You know the old joke, ‘I recognised you by your dress’, suggesting someone hasn’t updated their wardrobe contents for a while?

Well, I suspect the same can be said about my black jacket. No matter how much I think I could/should vary my outfits more, it’s generally the black jacket for Edinburgh.

Back in 2008 Meg Rosoff – somewhat erroneously – suggested I had to dress up for the Puffin summer party. I bought a jacket. No, I bought two. The one I wanted and which I wore to the Tate Modern that time, and the other one, suggested by pushy saleswoman.

Never wore my choice again.

Have worn the other jacket a lot.

Happened to give it a good look just now. It’s got a hole in the back. Probably where my bag has rested all these years. It will need mending… So it will most likely not come with me to the remaining book festival 2021. (To protect it. Not because I am vain. I’d like both it and me to have another few years in us still.)
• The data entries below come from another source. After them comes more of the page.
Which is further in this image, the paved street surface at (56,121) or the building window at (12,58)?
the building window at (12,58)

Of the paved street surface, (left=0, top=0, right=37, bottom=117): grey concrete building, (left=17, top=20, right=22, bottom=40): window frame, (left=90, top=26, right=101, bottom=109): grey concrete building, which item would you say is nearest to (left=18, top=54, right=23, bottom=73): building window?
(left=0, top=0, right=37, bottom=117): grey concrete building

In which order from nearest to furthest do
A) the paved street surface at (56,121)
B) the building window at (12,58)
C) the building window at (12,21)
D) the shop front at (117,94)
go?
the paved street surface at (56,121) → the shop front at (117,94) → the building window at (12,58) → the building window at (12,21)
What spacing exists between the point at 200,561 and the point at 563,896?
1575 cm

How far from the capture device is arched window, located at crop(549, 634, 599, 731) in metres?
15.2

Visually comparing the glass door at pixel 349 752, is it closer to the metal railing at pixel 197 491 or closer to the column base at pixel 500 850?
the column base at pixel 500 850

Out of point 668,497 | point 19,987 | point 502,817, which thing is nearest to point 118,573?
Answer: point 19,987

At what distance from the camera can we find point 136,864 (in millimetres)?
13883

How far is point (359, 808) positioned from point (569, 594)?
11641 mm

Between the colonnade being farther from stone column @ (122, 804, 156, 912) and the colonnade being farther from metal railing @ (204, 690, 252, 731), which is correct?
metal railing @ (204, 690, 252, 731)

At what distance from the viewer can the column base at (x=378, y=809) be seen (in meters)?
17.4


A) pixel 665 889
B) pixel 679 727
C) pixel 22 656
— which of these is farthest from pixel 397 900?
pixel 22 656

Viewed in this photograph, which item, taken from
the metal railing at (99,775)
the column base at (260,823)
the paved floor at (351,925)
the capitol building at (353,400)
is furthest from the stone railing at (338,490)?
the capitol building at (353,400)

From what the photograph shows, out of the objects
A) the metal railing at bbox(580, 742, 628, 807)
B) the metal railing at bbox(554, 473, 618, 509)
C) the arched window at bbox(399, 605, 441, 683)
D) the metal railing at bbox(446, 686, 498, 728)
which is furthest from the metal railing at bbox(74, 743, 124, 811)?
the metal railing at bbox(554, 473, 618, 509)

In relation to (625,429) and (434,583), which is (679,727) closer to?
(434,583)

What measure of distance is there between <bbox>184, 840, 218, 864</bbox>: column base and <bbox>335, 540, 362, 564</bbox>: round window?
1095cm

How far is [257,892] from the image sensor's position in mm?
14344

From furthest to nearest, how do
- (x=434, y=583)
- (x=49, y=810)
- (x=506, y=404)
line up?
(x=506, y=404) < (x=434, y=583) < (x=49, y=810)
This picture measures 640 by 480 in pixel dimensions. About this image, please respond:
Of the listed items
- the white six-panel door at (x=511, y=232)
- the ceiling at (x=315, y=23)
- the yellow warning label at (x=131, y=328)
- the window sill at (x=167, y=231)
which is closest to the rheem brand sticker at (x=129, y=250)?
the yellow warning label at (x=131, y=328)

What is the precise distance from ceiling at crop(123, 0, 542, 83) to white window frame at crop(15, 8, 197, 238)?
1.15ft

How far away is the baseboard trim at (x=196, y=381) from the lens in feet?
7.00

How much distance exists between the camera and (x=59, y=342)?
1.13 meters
The jacket, ten years ago, hiding behind Theresa Breslin and Karen Campbell.

Not smelling us

Yes, Bernardine Evaristo really did regret not being able to smell us, as well as see us, and hear us, last night at the book festival. The audience was there for her Black Britain, Writing Back event with Judith Bryan, S I Martin and Nicola Williams, but the authors themselves were not.
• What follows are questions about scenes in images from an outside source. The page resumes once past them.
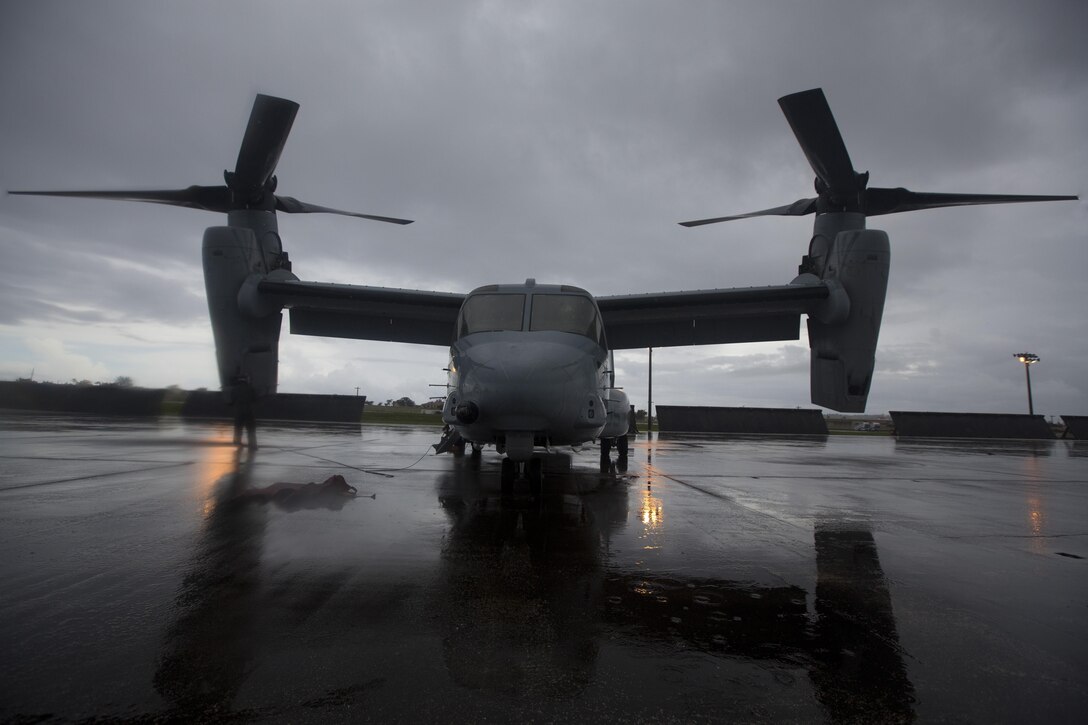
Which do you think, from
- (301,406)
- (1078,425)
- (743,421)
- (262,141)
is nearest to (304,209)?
(262,141)

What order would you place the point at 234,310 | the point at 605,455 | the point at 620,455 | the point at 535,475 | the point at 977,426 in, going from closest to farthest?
the point at 535,475 → the point at 605,455 → the point at 620,455 → the point at 234,310 → the point at 977,426

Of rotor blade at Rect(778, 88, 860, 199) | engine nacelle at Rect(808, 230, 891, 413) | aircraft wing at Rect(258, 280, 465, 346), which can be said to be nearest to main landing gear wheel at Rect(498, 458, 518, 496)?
aircraft wing at Rect(258, 280, 465, 346)

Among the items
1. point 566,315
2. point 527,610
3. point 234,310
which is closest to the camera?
point 527,610

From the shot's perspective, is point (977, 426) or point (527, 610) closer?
point (527, 610)

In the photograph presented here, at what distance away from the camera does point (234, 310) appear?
1336 centimetres

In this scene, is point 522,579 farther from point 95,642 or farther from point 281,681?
point 95,642

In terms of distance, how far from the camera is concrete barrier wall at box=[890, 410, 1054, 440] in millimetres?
33625

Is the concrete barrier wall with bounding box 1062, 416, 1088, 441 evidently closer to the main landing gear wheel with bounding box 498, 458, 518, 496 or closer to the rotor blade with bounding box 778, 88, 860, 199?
the rotor blade with bounding box 778, 88, 860, 199

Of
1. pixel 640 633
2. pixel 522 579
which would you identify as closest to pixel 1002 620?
pixel 640 633

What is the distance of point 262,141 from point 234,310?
4426 millimetres

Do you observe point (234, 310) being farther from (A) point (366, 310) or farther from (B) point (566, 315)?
(B) point (566, 315)

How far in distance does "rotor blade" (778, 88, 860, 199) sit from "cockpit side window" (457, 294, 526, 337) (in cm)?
919

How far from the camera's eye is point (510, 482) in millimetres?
7129

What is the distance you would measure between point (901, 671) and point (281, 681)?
8.58ft
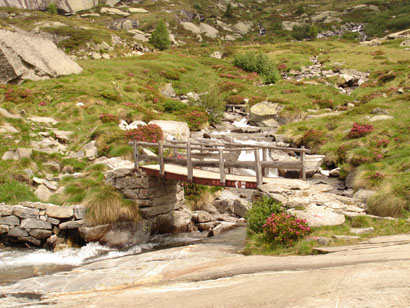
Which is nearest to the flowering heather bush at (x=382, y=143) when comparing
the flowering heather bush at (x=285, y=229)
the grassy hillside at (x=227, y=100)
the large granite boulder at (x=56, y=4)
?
the grassy hillside at (x=227, y=100)

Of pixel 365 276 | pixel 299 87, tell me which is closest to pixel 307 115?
pixel 299 87

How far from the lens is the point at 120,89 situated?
32562 mm

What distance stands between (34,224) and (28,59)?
21.8m

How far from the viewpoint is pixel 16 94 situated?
83.6ft

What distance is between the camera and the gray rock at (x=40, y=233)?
14.0 meters

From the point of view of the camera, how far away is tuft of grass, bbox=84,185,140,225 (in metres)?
14.6

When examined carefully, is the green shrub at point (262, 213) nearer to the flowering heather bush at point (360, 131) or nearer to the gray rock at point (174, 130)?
the gray rock at point (174, 130)

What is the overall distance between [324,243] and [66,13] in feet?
422

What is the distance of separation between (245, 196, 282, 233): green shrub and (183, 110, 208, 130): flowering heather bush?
765 inches

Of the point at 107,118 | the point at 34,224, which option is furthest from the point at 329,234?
the point at 107,118

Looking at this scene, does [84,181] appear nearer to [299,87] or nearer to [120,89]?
[120,89]

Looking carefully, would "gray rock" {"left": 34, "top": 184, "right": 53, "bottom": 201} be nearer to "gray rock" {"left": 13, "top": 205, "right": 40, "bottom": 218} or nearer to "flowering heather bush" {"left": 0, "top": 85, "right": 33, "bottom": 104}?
"gray rock" {"left": 13, "top": 205, "right": 40, "bottom": 218}

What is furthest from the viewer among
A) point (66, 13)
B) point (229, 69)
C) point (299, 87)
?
point (66, 13)

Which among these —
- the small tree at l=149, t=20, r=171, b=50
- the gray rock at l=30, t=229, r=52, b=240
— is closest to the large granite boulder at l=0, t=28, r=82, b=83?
the gray rock at l=30, t=229, r=52, b=240
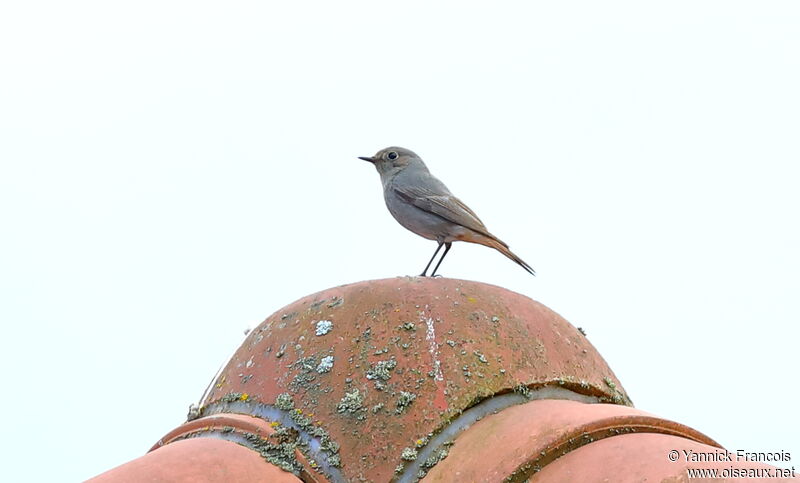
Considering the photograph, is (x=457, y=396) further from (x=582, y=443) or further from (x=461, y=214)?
(x=461, y=214)

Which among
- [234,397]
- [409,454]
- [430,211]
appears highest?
[430,211]

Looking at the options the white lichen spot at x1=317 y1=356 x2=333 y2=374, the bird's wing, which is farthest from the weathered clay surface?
the bird's wing

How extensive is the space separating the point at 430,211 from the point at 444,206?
0.32 ft

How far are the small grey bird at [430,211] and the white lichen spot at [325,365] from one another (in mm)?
3236

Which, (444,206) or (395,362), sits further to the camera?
(444,206)

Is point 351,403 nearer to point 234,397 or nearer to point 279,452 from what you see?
point 279,452

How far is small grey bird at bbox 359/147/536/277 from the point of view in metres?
6.12

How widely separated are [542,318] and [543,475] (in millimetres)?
890

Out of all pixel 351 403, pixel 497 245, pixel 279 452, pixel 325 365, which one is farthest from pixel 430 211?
pixel 279 452

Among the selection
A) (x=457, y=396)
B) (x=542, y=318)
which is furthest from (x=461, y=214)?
(x=457, y=396)

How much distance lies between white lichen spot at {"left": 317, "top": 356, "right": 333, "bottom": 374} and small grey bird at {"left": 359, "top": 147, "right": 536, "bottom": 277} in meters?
→ 3.24

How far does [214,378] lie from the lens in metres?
3.18

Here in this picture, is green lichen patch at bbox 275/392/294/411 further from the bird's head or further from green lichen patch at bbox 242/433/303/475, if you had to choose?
the bird's head

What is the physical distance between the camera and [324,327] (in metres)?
2.90
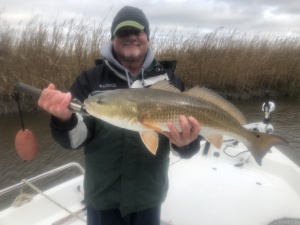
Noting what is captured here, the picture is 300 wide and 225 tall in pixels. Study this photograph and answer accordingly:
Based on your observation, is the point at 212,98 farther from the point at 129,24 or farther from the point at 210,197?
the point at 210,197

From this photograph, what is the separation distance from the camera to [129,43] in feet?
7.26

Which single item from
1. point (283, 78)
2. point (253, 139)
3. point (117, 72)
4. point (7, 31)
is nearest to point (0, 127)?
point (7, 31)

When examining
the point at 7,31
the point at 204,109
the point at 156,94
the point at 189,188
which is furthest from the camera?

Bernardine would be my ideal English professor and she can teach me anytime. Although, it seems not how to pronounce incomparable, which she admitted she’d been getting wrong until very recently when her husband pointed it out. She’s the one selecting the ‘black novels’ that are being republished by Hamish Hamilton, after first appearing in the 1990s.

I freely admit to never having heard of the authors she had invited yesterday. All three were interesting and had a lot to say, about themselves and other black authors, why they wrote what they did, and how they got there.

Judith sat in front of a nicely curated bookcase as she talked about her novel Bernard and the Cloth Monkey, and read a short piece from it, about a young couple meeting for the first time after getting to know each other by writing letters (!), after finding each other in a lonely hearts column. The book won her the Saga Prize, and she talked about attending writing classes at City Lit where she met Andrea Levy, among others.

[Steve] S I Martin sticks to writing about black Britain before 1948. He wants to show readers that this country has had black people living here for hundreds of years. His novel Incomparable World is set in the London of 1786, and whereas he’d hoped it would be discovered by black readers, he reckoned it mostly ended up on coffee tables in Hampstead. But that was fine, too. Bernardine said she feels his books would be perfect for becoming films, and Steve said he’s still waiting.

Barrister Nicola Williams wrote her legal thriller Without Prejudice about a black, female barrister, and she did so from midnight to four in the morning every night for nine months. (The audience question was when she slept. Between four and eight, apparently…) Nicola read the bit where her character goes back to her old, failing secondary school to give a talk about her success thanks to the school, but changing it to ‘despite’ her school. This went down well with the students. Nicola’s inspiration was reading John Grisham.

Asked who they grew up reading, the answer was mostly American authors. For closer to home now, two of the authors mentioned Luke Sutherland (from Blairgowrie) as their black Scottish inspiration, and Jackie Kay is much admired. And Judith managed a charmingly muddled senior moment when looking for a name and a place, and finding neither. I’m glad I’m not the only one!

This was another book festival event I most likely wouldn’t have chosen to go to in person in ‘the olden days’. Being able to sit at home and run the mouse down the list of events and picking – almost at random – yields some fantastic experiences. And when reading time becomes plentiful, I know what to look for.